Gesucht sind schnell wachsende, temperaturunempfindliche Algen
Das Ergebnis heißt BioGlizz und ist ein Algenteppich, der auf einem textilen Nährboden wächst, der wiederum auf einer dämpfenden Schaumstoffschicht liegt. Die weichen Algen erwiesen sich als robust und verformbar, so dass ein Gleiten auf ihnen möglich ist. Wenn die Algen durch die Belastung zerstört werden, wachsen sie leicht wieder nach. „Am besten wäre es, wenn sie über Nacht nachwachsen“, nennt Ingo Valtingoier eine der Anforderungen, die die Algen möglichst erfüllen sollten, um anwendungsreif zu werden.
Die Skiausrüstung, mit der die Algen befahren werden können, müsse wahrscheinlich etwas verändert werden, damit die harten und scharfen Skikanten nicht unnötig viele Algen zerstören, sagt Valtingoier. Eventuell könne man auch die zerstörten Algen als Biomasse weiterverwenden. Als weitere Anforderung müsse außerdem die Temperaturunempfindlichkeit der Alge verbessert werden. „Wir haben das bisher im Laborumfeld getestet. Dort waren die Temperaturen relativ hoch, damit die Algen schneller wachsen.“ In einer Skihalle aber läge eine für den Menschen angenehme Temperatur zwischen 16 und 20 Grad Celsius.
Grüne Flecken auf der Kleidung
Nachdem also die ersten Modellversuche, inklusive eines Praxis-Tests mit Skiern auf einer BioGlizz-Matte, laut Valtingoier sehr vielversprechend waren, hofft man, dass daraus ein Folgeprojekt wird, ebenfalls mit Unterstützung des Forschungsministeriums. „Die Algenmatten sind nicht für die Alpenhänge gedacht, sondern als umweltfreundliche Alternative für Skihallen“, sagt Valtingoier. Vielleicht käme auch Südostasien als Absatzmarkt in Frage.

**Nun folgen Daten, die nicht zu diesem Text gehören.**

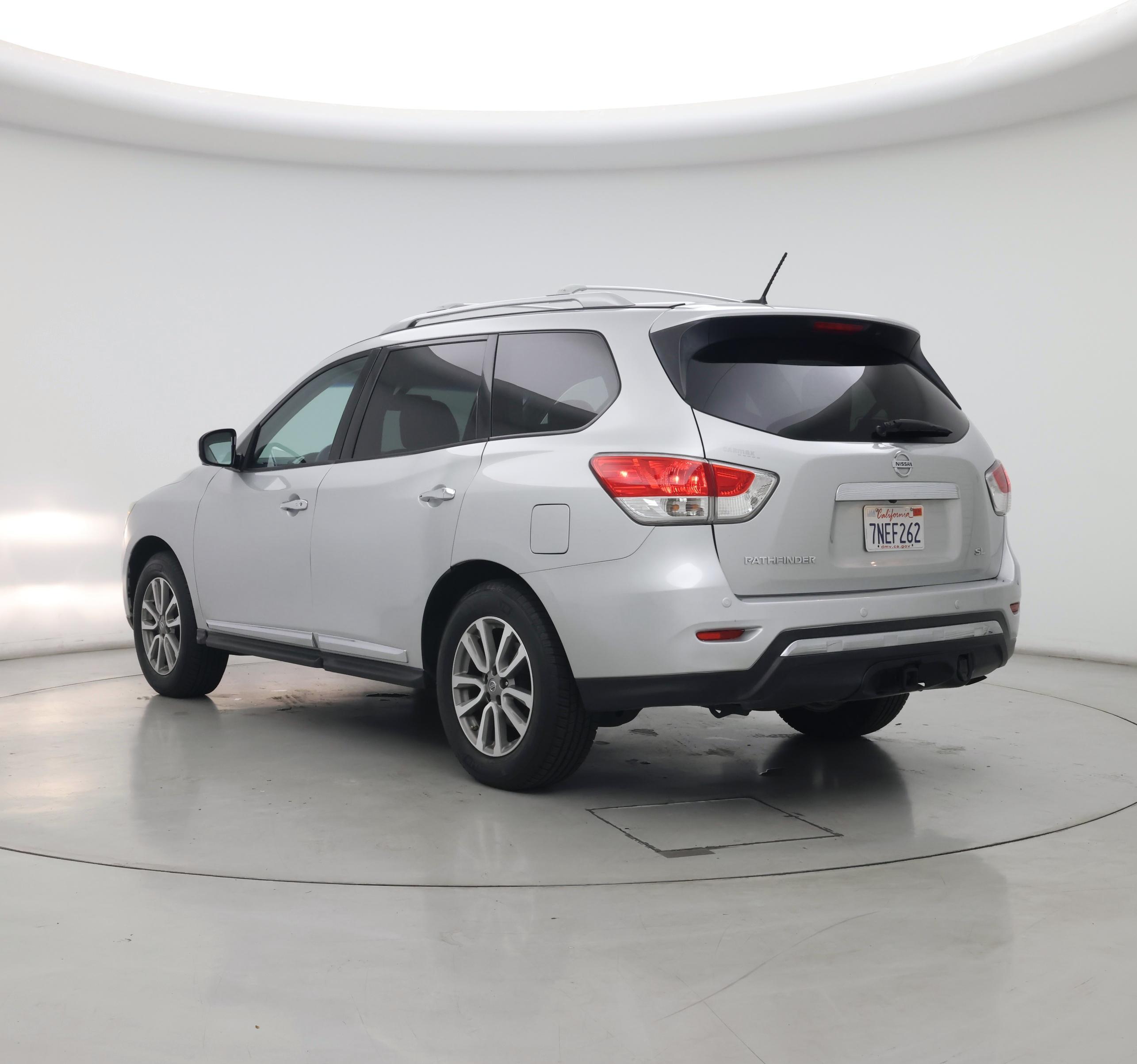 Thumbnail: 2016 Nissan Pathfinder - 2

Falls das Folgeprojekt genehmigt wird, würde versucht, die Algen für die praktische Anwendung tauglich zu machen. Neben einer unterschiedlichen Ausrüstung müssten sich die Skifahrer dann auch daran gewöhnen, dass die Algen bei jedem Sturz grüne Flecken auf der Kleidung hinterlassen. „Das könnte man aber auch fürs Marketing positiv einsetzen“, findet Valtingoier. Etwa mit einem schneeweißen Skianzug, an dem man beim Après-Ski die Anzahl der Stürze ablesen kann.